Gopher tortoise burrow robber fly. Photo credit: Giff Beaton

Robber flies are the raptors of the insect world, darting from perches to capture live arthropod prey. Although a few western U.S. species inhabit burrows (one favors badger burrows), it is highly unusual for a robber fly to develop a strong attachment or dependence on an animal burrow.
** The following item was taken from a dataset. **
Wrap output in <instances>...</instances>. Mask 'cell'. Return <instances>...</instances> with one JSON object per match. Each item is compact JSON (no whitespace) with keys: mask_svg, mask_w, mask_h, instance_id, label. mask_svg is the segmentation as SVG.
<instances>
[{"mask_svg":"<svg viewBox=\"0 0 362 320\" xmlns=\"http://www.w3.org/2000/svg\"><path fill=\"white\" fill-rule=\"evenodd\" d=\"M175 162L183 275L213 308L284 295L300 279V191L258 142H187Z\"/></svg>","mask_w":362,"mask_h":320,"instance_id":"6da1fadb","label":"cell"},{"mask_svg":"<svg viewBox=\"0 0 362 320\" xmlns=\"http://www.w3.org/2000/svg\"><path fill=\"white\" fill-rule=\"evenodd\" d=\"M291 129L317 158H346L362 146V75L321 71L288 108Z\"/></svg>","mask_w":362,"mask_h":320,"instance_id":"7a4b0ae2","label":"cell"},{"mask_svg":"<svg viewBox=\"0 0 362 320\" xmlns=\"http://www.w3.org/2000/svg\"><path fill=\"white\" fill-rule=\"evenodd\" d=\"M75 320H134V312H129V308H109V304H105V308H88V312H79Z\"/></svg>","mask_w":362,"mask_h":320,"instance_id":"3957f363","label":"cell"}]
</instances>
I had long wanted to see this golden-haired species in the wild and was thrilled when one flew from a burrow at Alligator Creek as I withdrew my scooper. Apparently, the zip ties used to attach the cup tickled the burrow’s roof where the fly hides, perched on bare sand or tiny rootlets, causing it to leave.

The behavior of this robber, and four others I found at separate burrows, was just what you might expect from a true obligate commensal. Each ventured no farther than about 5 feet from the burrow mouth and after a few moments flew directly back to hole. They were clearly uncomfortable being outside the security of the burrow shaft for long.

As you might can guess, I have spent an inordinate amount of my life visiting tortoise burrows and pondering the wonderful forms of life, in addition to the gopher, that sometimes or always call the burrows home. When you are in the field, take time to pause on a tortoise burrow apron and drink in the milieu, of time, of sand.

Tortoises have been digging in south Georgia a lot longer than we have. Let’s do all we can to help conserve this endearing species and the creatures that depend on it.

Dirk J. Stevenson is a naturalist and owner of Altamaha Environmental Consulting.